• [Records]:
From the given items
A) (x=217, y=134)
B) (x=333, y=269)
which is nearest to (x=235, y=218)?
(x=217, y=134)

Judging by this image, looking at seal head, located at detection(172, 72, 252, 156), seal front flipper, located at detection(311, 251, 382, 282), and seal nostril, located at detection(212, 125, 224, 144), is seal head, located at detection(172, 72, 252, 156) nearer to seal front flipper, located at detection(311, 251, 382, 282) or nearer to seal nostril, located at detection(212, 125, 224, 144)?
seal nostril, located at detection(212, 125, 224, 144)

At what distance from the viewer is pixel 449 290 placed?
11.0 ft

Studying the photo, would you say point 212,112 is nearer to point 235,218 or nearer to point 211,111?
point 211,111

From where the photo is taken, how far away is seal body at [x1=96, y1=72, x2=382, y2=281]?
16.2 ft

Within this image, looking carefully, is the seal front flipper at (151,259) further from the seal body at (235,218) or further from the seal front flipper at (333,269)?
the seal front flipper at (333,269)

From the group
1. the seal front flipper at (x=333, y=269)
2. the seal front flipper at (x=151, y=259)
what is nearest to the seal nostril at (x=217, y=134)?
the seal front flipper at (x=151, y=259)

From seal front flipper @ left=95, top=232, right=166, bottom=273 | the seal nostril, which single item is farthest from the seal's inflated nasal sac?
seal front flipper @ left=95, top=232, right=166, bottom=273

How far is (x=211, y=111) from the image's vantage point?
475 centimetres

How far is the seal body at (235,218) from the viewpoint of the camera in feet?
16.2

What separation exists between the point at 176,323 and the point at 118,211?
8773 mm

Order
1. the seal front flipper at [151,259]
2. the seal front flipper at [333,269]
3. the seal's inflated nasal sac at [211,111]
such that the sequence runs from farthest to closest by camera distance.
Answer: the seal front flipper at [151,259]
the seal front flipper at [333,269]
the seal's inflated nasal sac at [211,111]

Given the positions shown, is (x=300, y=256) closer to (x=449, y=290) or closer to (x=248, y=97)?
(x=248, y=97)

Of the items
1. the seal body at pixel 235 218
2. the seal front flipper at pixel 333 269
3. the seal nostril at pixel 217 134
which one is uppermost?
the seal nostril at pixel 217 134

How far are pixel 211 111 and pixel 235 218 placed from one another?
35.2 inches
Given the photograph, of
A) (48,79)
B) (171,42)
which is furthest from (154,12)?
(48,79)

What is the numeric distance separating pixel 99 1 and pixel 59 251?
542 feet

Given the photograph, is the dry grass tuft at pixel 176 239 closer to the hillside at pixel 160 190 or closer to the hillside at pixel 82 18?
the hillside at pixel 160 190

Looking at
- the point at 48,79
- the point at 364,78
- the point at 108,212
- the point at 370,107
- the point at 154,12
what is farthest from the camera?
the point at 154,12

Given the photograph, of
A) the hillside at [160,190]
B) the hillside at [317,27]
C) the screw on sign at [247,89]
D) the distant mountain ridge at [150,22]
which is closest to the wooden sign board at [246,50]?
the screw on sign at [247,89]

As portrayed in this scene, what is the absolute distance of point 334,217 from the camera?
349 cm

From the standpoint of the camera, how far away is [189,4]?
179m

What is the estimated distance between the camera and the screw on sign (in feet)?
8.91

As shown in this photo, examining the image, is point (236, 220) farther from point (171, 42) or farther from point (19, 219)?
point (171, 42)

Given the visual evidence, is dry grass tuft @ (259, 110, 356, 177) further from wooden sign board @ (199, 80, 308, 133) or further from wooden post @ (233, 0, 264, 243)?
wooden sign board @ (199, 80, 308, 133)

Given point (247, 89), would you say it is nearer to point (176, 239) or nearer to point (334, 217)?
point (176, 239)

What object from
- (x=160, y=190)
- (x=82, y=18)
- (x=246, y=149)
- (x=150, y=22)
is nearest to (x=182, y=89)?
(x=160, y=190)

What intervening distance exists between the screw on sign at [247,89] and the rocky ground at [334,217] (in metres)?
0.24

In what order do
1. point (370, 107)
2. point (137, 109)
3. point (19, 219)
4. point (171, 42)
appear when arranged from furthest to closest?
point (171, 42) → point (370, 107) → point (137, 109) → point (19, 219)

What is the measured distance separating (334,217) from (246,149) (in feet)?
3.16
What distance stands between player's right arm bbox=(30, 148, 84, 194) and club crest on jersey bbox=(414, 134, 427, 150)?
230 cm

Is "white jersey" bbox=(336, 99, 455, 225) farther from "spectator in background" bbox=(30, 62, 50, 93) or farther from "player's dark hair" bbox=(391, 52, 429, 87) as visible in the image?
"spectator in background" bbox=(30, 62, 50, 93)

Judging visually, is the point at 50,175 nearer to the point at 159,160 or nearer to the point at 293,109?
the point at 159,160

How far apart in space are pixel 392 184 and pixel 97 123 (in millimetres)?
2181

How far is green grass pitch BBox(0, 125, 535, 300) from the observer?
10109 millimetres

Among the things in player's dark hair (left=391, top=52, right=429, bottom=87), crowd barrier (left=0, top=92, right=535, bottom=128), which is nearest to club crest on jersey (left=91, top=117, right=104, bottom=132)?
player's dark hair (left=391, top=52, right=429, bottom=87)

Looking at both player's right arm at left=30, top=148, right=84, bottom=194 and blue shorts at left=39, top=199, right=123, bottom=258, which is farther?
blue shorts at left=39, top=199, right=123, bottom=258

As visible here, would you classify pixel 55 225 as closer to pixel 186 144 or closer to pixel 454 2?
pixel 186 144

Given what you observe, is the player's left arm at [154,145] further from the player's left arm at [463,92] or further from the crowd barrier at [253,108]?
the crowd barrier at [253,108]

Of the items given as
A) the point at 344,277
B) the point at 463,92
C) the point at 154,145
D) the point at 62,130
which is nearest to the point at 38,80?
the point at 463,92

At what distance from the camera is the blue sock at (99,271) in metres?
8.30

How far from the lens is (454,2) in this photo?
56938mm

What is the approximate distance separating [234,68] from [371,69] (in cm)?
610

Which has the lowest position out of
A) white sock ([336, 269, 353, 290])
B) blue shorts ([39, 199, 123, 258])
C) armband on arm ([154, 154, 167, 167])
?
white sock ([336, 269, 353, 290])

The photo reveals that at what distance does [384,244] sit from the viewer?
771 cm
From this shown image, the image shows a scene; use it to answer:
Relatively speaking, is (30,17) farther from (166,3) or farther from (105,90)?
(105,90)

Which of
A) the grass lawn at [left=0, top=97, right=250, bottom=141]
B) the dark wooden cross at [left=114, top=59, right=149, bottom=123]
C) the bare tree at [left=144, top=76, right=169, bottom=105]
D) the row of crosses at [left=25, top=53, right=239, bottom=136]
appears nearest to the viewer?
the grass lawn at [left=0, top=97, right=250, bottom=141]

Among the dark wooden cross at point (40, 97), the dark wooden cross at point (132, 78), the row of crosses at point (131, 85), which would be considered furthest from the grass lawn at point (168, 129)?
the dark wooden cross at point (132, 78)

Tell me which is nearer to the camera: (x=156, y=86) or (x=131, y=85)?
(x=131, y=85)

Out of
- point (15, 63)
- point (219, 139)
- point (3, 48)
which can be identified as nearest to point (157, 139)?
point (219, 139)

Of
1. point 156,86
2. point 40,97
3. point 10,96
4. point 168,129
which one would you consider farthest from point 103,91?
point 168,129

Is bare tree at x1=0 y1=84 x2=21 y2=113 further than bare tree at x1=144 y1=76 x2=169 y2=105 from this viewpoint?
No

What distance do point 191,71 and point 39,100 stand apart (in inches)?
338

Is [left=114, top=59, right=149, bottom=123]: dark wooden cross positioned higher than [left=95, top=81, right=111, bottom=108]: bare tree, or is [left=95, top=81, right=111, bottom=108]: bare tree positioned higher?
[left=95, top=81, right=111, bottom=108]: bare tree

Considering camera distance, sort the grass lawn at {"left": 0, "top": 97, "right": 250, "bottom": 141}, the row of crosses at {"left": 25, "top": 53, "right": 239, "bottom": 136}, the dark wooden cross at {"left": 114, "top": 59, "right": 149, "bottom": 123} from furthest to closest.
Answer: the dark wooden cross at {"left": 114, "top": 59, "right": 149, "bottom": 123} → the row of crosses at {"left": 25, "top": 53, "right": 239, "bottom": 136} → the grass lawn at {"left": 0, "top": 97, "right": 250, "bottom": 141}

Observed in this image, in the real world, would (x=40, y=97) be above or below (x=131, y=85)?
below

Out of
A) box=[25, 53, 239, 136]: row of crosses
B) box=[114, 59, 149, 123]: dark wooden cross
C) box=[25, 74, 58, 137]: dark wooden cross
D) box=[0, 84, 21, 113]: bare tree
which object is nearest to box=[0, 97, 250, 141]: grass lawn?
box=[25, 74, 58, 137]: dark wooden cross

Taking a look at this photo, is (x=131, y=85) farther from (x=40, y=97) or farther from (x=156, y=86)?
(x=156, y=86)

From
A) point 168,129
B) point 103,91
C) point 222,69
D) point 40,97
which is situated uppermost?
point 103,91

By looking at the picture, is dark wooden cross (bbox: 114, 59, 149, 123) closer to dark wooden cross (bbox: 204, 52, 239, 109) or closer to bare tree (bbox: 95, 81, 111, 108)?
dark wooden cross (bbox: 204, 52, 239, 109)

==

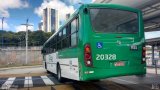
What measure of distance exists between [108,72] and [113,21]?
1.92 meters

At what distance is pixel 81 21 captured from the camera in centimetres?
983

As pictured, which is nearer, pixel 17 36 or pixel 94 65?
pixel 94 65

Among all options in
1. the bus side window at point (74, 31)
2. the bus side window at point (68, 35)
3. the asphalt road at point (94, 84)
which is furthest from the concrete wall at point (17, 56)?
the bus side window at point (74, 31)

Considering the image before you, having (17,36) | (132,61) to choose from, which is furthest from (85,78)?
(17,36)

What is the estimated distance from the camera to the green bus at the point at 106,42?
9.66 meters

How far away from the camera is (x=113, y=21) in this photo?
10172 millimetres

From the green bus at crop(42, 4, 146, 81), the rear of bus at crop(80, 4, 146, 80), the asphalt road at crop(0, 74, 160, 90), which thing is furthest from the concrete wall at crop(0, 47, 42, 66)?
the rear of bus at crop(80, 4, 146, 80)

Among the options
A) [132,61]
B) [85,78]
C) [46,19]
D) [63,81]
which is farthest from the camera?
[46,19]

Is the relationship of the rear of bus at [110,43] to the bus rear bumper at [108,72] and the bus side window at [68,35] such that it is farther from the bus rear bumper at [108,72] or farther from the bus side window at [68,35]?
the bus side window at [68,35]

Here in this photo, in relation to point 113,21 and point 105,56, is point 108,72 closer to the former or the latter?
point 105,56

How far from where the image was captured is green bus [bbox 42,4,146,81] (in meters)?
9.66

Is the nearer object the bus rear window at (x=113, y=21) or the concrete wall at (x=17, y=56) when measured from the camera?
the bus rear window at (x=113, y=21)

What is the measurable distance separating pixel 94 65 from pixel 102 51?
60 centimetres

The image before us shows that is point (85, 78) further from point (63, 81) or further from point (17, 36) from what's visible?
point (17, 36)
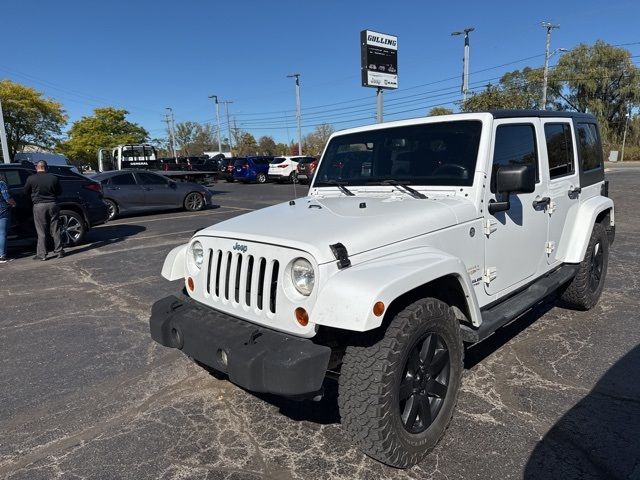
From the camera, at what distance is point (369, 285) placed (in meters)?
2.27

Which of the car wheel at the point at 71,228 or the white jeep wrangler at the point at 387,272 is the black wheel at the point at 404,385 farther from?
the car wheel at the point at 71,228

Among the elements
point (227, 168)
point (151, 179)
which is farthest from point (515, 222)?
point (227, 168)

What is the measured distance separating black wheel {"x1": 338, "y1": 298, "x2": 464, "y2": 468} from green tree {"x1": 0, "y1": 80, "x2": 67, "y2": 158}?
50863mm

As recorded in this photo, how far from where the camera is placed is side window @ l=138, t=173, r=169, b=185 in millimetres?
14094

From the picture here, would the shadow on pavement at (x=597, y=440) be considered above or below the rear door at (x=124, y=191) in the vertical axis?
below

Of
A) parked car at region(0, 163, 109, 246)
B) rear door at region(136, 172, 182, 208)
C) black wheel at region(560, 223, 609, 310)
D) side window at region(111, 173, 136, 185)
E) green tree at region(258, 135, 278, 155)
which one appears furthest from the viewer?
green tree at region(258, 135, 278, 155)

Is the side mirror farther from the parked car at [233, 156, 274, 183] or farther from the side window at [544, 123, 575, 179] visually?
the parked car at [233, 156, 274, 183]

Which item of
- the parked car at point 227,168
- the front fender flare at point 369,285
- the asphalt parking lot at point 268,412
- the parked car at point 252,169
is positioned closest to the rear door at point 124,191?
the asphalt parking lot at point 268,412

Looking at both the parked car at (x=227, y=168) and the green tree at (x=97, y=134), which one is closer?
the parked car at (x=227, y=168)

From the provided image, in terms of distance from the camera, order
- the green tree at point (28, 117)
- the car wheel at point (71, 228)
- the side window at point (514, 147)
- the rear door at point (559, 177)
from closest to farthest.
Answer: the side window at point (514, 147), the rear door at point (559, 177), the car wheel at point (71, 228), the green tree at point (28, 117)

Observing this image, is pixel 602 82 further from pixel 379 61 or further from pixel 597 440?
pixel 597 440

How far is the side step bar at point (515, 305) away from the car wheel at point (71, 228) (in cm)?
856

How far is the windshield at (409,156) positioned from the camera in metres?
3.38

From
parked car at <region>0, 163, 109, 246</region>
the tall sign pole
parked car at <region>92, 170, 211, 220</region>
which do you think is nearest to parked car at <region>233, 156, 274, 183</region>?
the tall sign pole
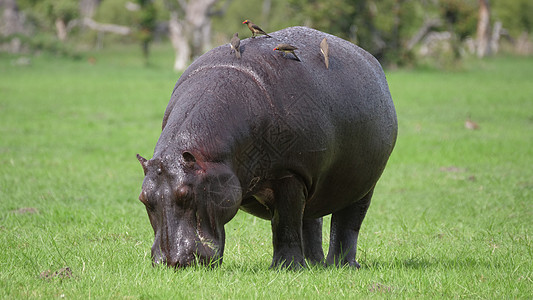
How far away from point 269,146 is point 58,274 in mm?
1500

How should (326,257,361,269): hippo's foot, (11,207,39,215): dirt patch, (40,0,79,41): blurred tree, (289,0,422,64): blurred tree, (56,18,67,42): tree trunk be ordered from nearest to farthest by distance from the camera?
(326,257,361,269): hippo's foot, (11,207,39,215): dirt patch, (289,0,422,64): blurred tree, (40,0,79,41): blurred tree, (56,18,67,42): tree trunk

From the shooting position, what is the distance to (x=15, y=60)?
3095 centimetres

• [Short exercise]: Copy out every line of the material above that contains the string "screw".

• [Completed exercise]:
C) the screw on sign at [247,89]
the screw on sign at [247,89]
What is the estimated distance between the camera and the screw on sign (in feet)?
What intervening distance exists between the screw on sign at [247,89] and the rocky ground at [334,217] (in metres)?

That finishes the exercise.